=== PROMPT 1 ===
State only how many lines of the listing contain the string "instances".

=== DOCUMENT EXTRACT ===
# Cats suddenly lashing out, HELP!!



## Solja (Nov 18, 2011)

Hi

First off let me tell this situation from start to end cause not only did it just happen over night, there are possible reasons as to why it's suddnely happening now.

6wks ago i had 3 cats, Suschi, Shelly and Heidi. Suschi was the oldest and soft as muck and sooooo docile but she was queen. One night she went out and we didn't find her til a day and half later. For her to suddenly dissapear was weird and not right...sure enough something happened. Wherever it was a car or a person i'll never know but her insides was a complete mess, i don't wanne go into details cause it pains me to say all these awful injuries she suffered. We took her vets and a day later were told they couldn't do anything and the best thing for her now was to put her to rest and so we did. Worse day of my life. About 4wks later me and my family adopted a new cat called Evie...yes i know i rushed into it and part of me wishes i hadn't done it yet, but the other is glad i did cause we have adopted a lovely affectionate cat. So now i have Shelly, Heidi and Evie. Shelly is about 8yrs old, Heidi is about 5 and Evie is 2. All females, all been neutered. Though Evie has recently been done cause she still has that shaved patch. 

Now before Suschi and Shelly were best of friends...always close by to one another. Heidi was her own cat who wanted to do her own things....alone. None of the cats were agressive although Heidi can have the odd tortie mood swing lol. Otherwise all got on great, but Shelly and Suschi adored eachother and Heidi wasn't one to go face to face to them. So after Suschi was put to rest...in came Evie. Very playful girl. Now Shelly is a cat that has shown no signs of agression, nor has she hissed or growled for the last 5yrs or so. She has mellowed and is so soft. Introducing the cats wasn't a problem..yes there were growls and hisses in the first 3 days or so...but all coming from Evie. It slowly wore off till there was nothing of the sort. Shelly and Evie seemed cool with each other..but Heidi was well...being Heidi she ignored Evie, didn't seem bothered she was there but she did do a few growling moves. Otherwise all went perfect and the 3 seem ok. Now.....if it starts off this way...then it's clear that in the future the cats will be perfecty cool with eachother...and it's meant to get better...not worse. Suddenly things went downhill Wednesday. Before that..on Tuesday Shelly was sleeping on top of the radiator when somehonw she got her claw stuck and she was really fighting to get it unattached..whilst i tried to help she began to really grown and howl in pain...i finally got her claw off and she seemed ok shortly afterwards. It was like she turned wild, reason im saying this is im not sure if this has something to do with what happened the next day.

=== PROMPT 2 ===
In the cat forum thread, where was Shelly sleeping on Tuesday when her claw got stuck?

Data excerpts:

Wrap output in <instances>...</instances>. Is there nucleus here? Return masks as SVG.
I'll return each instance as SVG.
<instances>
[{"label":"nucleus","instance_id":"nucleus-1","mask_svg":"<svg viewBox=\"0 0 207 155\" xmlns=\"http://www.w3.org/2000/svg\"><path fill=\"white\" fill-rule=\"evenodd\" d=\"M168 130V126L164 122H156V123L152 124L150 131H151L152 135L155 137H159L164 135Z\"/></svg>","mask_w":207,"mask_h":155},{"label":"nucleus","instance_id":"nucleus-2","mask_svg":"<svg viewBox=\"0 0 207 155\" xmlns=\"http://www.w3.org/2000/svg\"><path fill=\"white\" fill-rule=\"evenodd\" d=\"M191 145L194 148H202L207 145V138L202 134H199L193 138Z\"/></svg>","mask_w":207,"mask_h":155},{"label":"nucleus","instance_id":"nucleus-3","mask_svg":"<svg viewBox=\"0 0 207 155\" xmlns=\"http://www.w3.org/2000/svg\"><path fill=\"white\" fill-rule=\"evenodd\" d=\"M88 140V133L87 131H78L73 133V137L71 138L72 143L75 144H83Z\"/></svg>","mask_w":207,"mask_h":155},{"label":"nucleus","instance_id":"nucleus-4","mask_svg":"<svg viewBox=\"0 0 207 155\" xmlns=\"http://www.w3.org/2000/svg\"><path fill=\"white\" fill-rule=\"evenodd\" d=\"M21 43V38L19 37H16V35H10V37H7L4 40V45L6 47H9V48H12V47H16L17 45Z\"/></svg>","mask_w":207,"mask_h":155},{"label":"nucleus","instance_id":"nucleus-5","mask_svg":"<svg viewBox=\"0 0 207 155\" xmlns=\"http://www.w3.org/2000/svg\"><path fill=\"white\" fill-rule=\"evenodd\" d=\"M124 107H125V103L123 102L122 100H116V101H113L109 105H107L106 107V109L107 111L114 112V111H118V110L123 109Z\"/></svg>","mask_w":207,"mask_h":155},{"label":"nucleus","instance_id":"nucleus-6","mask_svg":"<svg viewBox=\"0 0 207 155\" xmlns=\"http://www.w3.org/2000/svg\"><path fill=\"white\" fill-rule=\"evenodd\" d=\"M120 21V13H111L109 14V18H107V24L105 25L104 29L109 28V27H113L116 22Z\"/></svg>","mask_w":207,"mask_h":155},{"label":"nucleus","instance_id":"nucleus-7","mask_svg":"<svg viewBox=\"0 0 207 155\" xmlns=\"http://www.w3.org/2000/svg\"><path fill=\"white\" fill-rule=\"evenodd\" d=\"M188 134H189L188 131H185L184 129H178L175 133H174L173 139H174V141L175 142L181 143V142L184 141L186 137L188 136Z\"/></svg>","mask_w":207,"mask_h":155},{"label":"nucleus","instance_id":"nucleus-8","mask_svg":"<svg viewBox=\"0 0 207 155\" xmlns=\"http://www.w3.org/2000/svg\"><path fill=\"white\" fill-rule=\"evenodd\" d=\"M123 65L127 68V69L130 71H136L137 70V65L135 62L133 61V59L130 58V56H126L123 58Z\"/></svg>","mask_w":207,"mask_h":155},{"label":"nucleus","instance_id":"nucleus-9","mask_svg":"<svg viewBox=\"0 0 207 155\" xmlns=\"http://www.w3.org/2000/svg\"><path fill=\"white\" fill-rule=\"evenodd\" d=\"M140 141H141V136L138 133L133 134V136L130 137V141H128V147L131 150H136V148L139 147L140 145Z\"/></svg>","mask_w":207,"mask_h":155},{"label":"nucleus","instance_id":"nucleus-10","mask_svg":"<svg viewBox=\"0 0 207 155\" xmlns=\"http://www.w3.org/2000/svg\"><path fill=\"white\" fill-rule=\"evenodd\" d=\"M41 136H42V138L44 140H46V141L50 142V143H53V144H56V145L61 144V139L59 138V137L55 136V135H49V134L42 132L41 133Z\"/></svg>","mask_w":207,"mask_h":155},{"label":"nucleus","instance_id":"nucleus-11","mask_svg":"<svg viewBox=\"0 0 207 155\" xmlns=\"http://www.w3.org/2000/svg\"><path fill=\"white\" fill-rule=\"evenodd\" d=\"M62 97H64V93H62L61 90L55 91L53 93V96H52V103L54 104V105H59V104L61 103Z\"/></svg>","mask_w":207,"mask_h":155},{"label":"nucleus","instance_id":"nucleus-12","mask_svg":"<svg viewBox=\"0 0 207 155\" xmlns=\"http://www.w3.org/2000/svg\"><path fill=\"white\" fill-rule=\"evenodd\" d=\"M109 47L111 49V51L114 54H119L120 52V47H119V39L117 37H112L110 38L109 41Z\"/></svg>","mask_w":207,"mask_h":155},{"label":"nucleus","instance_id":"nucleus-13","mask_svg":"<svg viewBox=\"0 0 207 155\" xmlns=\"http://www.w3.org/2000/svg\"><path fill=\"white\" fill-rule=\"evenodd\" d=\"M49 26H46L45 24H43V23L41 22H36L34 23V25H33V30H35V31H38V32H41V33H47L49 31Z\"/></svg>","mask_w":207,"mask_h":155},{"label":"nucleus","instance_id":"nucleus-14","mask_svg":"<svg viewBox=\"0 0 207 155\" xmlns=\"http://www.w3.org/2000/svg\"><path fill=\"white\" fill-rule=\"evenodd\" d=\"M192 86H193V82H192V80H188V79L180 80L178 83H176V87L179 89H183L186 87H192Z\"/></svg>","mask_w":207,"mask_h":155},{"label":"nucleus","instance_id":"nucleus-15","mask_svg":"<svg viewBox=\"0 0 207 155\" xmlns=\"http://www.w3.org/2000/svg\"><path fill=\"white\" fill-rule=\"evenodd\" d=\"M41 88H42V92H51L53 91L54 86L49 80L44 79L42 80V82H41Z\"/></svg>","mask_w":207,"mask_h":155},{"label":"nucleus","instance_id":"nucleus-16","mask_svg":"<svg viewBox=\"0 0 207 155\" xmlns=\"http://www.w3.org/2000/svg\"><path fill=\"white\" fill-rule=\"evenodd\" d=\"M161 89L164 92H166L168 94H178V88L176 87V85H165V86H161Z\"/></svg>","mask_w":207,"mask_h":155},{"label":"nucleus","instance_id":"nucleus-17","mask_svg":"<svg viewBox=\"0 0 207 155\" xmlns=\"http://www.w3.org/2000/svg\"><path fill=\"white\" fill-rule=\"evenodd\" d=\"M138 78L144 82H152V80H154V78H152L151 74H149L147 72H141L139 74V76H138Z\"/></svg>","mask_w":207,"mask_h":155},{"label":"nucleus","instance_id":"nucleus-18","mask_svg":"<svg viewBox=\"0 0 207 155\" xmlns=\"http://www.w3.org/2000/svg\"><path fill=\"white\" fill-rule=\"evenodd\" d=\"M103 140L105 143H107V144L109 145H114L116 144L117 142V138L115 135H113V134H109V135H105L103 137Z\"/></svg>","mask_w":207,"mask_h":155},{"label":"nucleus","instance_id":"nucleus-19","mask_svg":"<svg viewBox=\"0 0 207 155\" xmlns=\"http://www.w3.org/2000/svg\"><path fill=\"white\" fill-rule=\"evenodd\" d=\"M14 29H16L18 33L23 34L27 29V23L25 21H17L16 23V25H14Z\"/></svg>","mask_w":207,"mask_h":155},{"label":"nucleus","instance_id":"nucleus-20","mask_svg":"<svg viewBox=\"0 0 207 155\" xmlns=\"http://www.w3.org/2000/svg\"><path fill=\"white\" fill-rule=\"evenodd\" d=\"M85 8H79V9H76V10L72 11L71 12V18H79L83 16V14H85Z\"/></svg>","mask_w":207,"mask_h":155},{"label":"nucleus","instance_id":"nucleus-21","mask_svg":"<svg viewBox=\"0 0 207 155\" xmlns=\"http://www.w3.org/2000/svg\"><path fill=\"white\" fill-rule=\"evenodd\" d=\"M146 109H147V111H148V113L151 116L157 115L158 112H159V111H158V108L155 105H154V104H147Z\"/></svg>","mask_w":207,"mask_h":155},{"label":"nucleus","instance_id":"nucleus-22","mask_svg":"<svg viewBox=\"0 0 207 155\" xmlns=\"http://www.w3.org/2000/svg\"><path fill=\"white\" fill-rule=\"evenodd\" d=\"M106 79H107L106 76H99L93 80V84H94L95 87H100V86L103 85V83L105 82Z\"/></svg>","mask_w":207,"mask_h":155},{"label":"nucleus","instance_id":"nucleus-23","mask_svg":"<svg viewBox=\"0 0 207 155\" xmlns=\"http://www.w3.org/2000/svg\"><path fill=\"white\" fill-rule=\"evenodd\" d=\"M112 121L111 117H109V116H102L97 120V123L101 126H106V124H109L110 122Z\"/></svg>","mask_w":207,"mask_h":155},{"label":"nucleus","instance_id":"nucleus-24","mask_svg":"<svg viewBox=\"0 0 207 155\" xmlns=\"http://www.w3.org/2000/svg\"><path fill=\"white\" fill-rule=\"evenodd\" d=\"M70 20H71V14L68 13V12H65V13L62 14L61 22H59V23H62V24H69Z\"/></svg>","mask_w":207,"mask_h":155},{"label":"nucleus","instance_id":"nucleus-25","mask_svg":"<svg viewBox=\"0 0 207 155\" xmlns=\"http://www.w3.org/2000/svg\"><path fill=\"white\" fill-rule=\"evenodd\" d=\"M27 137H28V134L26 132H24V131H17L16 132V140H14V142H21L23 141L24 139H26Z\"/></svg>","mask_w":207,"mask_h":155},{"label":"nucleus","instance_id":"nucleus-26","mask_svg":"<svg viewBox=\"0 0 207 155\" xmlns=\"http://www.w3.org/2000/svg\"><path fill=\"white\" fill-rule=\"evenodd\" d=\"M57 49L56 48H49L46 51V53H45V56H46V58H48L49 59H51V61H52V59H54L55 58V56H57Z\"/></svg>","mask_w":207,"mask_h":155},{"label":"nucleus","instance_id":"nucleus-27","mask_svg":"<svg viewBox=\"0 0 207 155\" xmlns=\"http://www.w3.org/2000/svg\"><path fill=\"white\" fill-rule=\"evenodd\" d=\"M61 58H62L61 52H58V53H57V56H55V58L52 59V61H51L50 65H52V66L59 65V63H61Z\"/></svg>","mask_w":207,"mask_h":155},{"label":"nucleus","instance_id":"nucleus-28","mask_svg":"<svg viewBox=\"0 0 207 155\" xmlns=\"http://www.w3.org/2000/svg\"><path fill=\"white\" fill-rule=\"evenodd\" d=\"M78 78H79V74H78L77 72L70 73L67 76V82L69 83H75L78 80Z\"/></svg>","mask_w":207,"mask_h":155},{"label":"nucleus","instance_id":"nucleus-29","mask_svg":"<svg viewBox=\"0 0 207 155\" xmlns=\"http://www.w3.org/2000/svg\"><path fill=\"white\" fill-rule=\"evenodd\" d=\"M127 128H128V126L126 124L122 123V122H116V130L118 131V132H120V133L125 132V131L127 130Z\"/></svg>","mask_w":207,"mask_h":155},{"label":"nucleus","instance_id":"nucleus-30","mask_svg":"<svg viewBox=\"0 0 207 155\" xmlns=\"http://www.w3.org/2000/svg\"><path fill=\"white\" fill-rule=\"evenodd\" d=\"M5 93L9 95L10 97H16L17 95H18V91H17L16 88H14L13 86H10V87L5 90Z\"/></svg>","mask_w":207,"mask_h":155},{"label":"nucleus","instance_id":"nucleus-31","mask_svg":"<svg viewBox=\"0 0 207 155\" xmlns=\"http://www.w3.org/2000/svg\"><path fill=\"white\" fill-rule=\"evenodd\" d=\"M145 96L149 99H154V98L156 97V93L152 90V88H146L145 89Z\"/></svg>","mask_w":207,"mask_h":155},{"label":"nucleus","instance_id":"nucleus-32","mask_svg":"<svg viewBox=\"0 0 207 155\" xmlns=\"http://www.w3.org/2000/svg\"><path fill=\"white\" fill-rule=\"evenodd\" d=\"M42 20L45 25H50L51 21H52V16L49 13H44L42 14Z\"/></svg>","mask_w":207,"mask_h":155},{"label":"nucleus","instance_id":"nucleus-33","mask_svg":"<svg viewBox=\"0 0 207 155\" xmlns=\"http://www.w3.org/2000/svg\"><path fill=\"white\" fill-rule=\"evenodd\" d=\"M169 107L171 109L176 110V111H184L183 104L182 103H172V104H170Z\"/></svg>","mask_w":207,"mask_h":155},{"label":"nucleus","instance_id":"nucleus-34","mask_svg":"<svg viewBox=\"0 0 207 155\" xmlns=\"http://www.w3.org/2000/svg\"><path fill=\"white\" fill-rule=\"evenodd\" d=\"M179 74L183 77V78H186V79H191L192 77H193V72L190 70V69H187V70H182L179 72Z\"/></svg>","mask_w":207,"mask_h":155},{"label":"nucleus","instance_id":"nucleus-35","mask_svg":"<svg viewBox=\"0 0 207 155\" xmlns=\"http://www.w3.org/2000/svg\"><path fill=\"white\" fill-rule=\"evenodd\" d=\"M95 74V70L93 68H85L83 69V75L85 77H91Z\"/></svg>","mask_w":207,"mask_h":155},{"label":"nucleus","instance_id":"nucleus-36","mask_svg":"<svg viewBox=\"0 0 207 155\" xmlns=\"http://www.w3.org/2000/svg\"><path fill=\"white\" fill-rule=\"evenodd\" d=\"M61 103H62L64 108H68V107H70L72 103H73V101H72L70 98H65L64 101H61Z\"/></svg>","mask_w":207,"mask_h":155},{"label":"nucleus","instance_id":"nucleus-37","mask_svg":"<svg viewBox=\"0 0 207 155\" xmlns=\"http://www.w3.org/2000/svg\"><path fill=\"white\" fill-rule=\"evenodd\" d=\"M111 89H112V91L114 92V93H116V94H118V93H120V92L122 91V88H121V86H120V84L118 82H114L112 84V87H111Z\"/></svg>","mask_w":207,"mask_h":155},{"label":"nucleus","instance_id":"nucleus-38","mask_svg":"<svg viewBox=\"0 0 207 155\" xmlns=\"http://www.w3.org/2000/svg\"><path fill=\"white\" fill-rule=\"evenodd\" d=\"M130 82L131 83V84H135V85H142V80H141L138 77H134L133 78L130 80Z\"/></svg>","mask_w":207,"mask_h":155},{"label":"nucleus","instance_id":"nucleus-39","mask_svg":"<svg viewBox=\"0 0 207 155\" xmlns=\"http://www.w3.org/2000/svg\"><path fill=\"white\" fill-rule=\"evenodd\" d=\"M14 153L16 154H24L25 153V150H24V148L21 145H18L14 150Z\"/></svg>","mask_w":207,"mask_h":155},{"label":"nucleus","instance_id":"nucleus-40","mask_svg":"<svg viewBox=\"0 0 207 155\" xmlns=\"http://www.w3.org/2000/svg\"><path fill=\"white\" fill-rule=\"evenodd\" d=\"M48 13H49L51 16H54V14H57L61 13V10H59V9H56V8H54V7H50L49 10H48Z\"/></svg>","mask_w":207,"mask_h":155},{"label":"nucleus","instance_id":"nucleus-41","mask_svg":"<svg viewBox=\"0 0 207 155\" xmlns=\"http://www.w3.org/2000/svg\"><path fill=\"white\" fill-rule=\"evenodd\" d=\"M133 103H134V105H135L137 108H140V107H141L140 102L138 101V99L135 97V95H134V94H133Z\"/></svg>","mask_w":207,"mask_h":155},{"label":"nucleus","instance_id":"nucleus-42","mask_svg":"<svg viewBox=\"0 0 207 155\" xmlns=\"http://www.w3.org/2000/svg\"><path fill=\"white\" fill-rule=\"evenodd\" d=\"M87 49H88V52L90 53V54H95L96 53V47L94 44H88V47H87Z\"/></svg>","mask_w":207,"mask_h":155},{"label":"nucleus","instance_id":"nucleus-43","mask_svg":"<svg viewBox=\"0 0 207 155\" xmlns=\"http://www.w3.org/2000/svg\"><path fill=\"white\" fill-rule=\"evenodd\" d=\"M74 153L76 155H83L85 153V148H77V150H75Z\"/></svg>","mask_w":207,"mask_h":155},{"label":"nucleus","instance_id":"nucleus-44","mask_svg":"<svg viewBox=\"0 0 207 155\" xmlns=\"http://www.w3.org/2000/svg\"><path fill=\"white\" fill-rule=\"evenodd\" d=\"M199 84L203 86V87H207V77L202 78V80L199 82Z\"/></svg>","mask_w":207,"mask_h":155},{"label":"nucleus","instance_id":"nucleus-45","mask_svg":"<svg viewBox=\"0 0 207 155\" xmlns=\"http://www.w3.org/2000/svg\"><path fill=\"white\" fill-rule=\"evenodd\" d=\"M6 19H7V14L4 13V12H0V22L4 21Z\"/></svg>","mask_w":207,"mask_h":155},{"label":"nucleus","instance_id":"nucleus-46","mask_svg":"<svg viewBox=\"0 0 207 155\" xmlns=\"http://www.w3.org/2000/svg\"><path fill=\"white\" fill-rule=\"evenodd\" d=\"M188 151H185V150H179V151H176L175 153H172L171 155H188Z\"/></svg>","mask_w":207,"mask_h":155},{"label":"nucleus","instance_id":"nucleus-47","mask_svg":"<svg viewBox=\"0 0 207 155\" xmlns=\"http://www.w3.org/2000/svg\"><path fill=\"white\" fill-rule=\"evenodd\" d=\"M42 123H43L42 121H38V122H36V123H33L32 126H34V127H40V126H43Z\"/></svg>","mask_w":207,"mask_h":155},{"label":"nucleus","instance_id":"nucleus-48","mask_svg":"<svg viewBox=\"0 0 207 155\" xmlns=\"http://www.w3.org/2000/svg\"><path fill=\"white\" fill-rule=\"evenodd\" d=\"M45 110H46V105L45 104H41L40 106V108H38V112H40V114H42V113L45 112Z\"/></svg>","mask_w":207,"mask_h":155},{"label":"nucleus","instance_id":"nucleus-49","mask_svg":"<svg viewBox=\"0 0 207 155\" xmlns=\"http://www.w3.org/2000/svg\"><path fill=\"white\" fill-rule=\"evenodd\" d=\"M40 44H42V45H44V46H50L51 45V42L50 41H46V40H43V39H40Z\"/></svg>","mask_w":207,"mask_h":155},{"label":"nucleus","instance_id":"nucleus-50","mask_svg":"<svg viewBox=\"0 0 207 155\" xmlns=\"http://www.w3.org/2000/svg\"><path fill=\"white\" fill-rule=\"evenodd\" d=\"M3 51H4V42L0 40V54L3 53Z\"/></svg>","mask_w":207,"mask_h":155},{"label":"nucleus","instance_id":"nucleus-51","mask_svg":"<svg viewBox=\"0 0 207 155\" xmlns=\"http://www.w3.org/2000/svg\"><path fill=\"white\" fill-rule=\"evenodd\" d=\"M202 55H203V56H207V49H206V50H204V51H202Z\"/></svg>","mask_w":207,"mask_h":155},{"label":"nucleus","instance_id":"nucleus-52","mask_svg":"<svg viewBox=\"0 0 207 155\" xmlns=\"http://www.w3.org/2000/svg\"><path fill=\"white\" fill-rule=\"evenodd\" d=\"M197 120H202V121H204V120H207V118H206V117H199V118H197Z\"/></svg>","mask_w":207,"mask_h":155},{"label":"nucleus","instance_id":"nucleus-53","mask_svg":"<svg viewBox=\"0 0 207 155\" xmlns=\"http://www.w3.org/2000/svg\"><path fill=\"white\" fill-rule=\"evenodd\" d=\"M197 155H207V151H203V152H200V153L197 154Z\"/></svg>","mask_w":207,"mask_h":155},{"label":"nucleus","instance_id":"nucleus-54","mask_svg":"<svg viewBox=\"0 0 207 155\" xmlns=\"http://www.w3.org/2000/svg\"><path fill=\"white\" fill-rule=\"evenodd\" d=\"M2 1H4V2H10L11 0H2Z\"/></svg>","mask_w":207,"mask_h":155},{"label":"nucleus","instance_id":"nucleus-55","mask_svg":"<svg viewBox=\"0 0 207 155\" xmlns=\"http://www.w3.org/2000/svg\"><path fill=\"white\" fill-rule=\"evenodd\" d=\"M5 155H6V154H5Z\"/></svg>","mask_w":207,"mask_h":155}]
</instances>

=== ANSWER 1 ===
3

=== ANSWER 2 ===
On top of the radiator.